REP MAX TEST

TEST'S: Maximal Strength

 

Rep max (RM or rep max) testing, when executed correctly, can be a safe and effective way to precisely test, assess and evaluate maximal strength capacity in a wide range of exercise choices. Depending on your level of experience level and ability the Rep max test which is appropriate will vary from between 1-10RM.

THE 1RM:

The one repetition maximum (1RM or 1 rep max) is defined as the maximal amount of weight one can lift for a single repetition with correct form. Often considered the gold standard in strength is possibly the widest used method for assessing strength by coaches around the world. 

WARNING:

It must be noted that testing your 1RM doesn't come without its dangers and if done incorrectly can even result in serious injury.  This form of rep max testing, in my opinion, should be avoided by novice lifters until they acquired the right training and experience. It should also be noted that this test should not be performed alone without the use and guidance of a qualified professional.    

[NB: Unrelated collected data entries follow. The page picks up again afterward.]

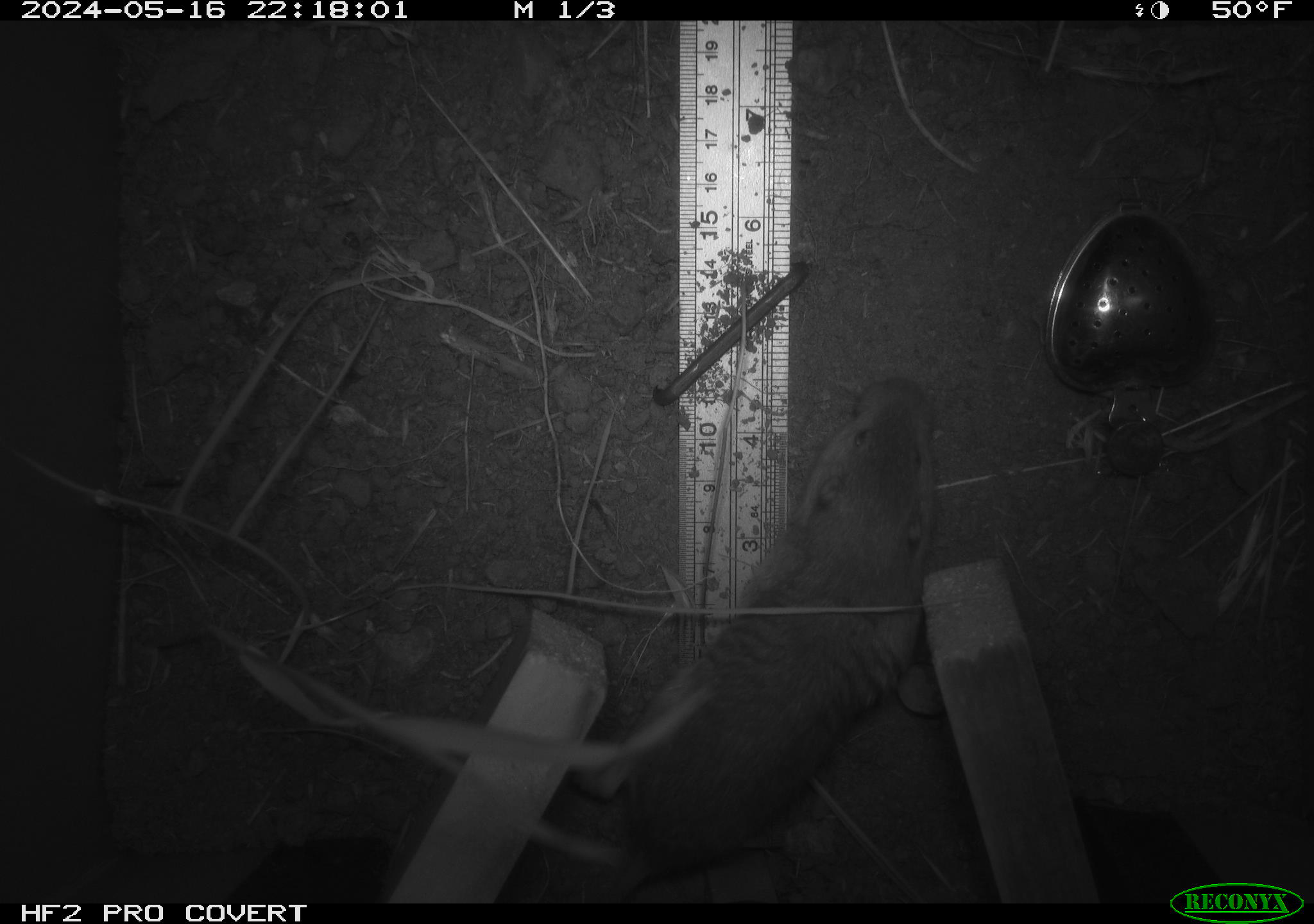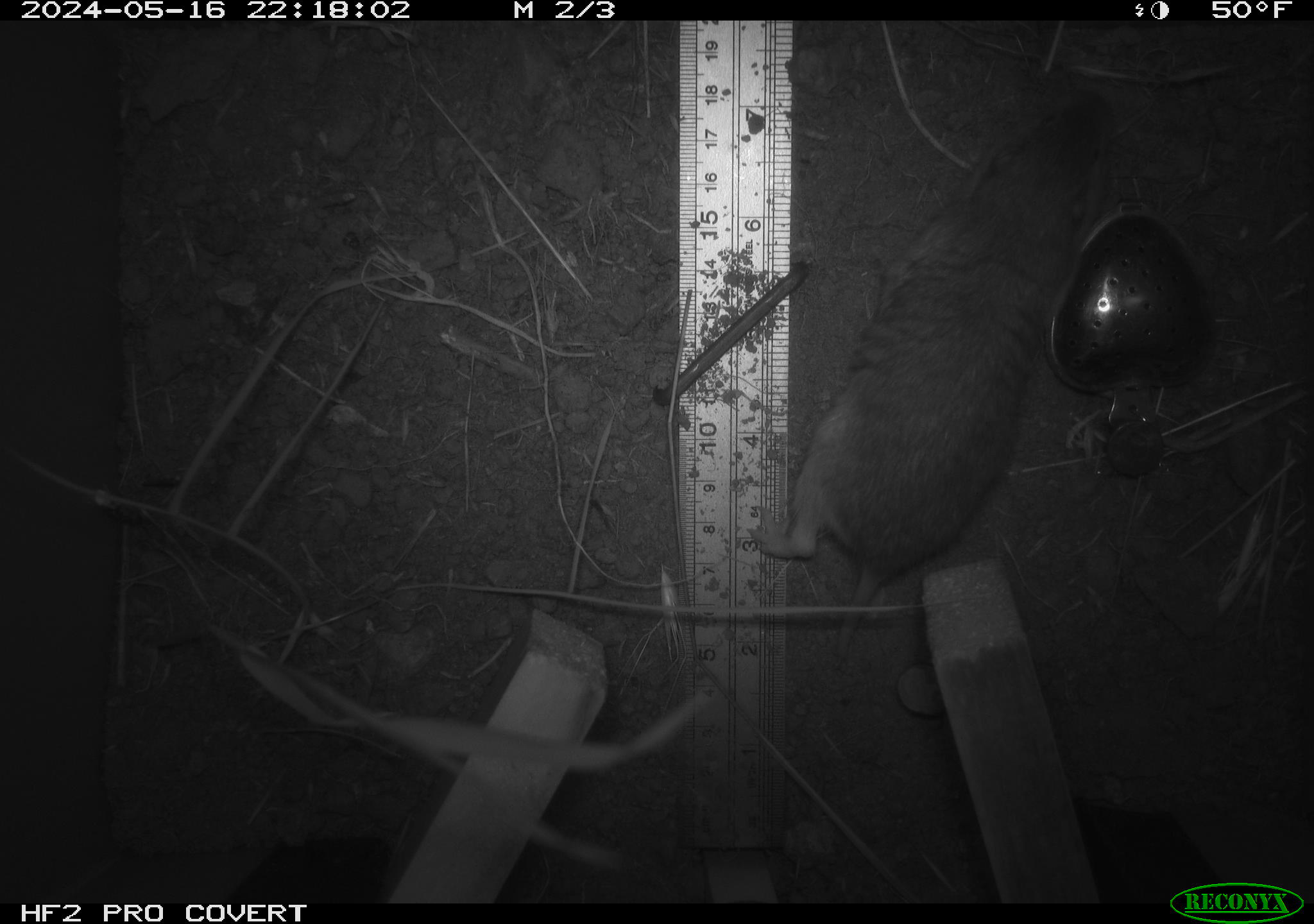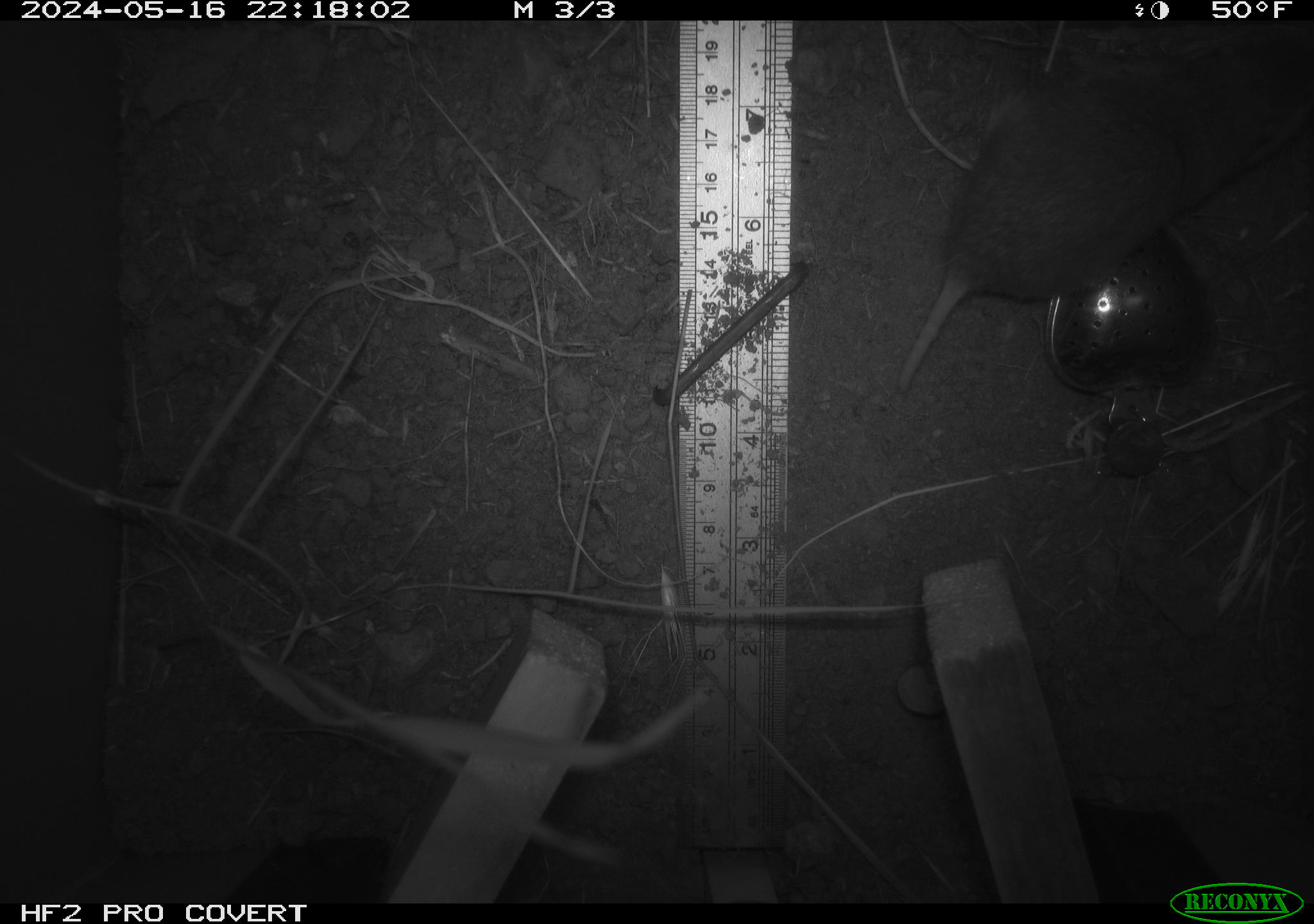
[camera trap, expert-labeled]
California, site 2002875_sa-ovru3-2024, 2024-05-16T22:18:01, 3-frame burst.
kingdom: Animalia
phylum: Chordata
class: Mammalia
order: Rodentia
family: Geomyidae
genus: Thomomys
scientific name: Thomomys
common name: smooth-toothed pocket gophers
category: thomomys species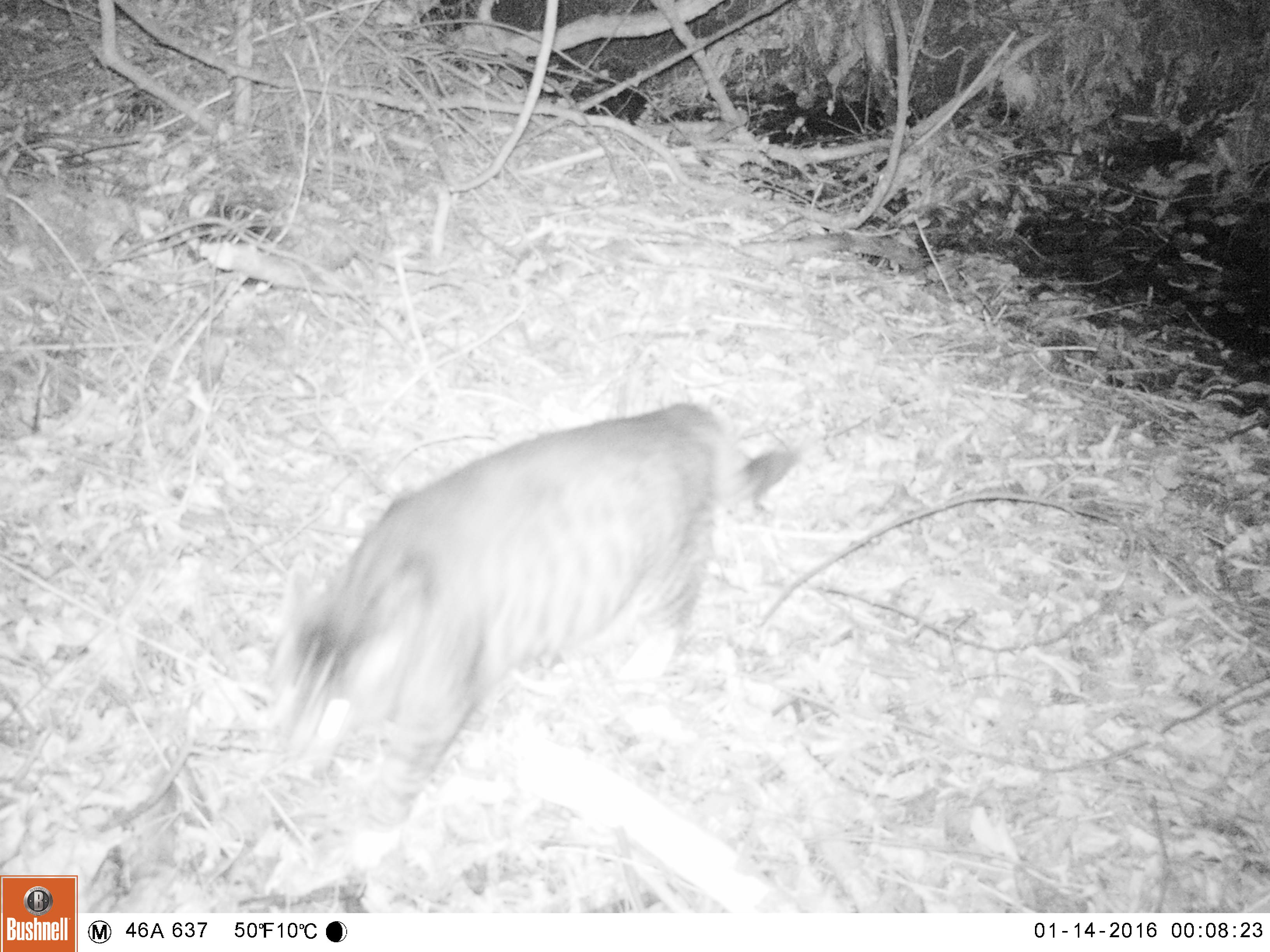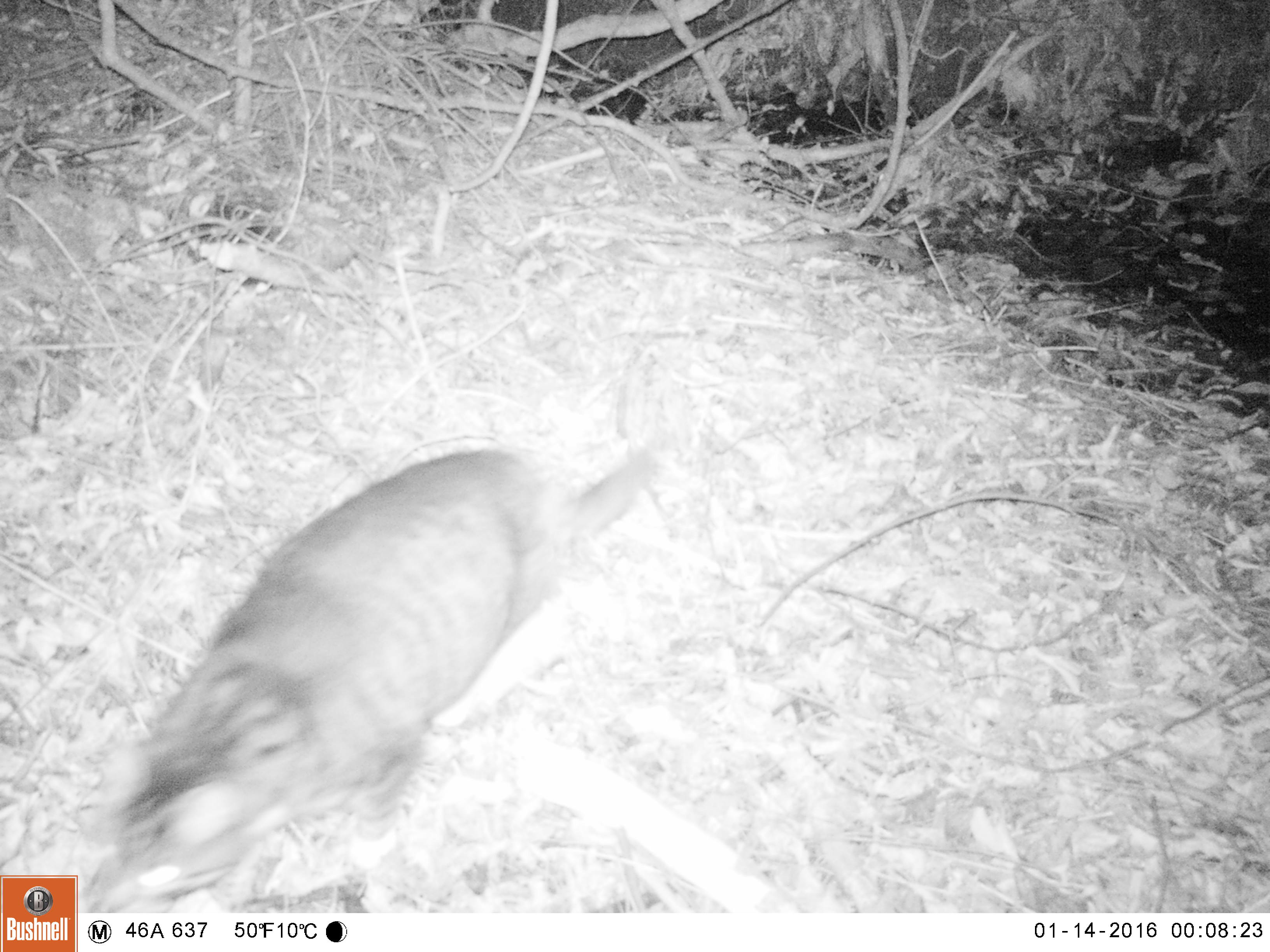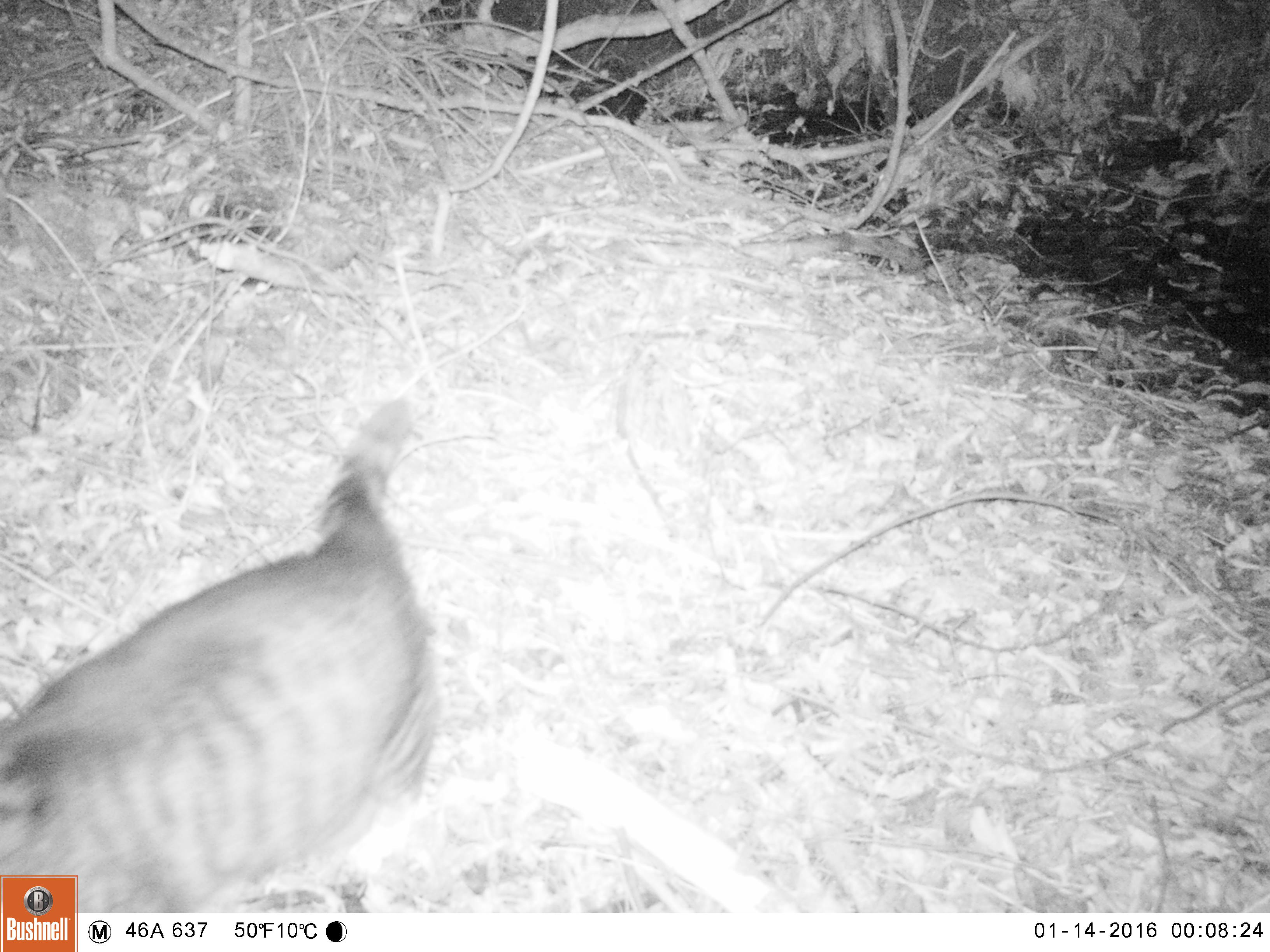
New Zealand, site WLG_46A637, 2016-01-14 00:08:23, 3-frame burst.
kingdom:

THE BENEFITS OF REP MAX TESTING INCLUDE:

1. This test will enable you to establish the correct loads to train with based on the desired training goal.

 

2. It will allow you to measure your ongoing progress and the effectiveness of your program.

THE 3-5 MINUTE STEP TEST

TEST'S:  CARDIOVASCULAR HEATH

 

The step test is an easy and effective way of assessing aerobic cardiovascular health with minimal equipment. It works by assessing you're hearts ability to recover back to its resting rate after 3-5 minutes of stepping up onto a 12inch Box or step.

BLEEP TEST

TEST'S: VO2MAX & CARDIOVASCULAR HEATH.

 

The Bleep test is a widely used test for assessing VO2Max and cardiovascular health in athletes and non-athletes. Set over a flat 20-meter distance this test requires minimal equipment.

DEAD HANG GRIP TEST

TEST'S: GRIP STRENGTH AND OVERALL STRENGTH

 

The Dead Hang Grip Test is exactly as it sounds. All you need is a pull-up bar or somewhere safe to hang from and a timer. The aim is to hang for a minimum of 60sec or longer. This test is an effective way of assessing and improving your grip strength, and overall strength when trained over time.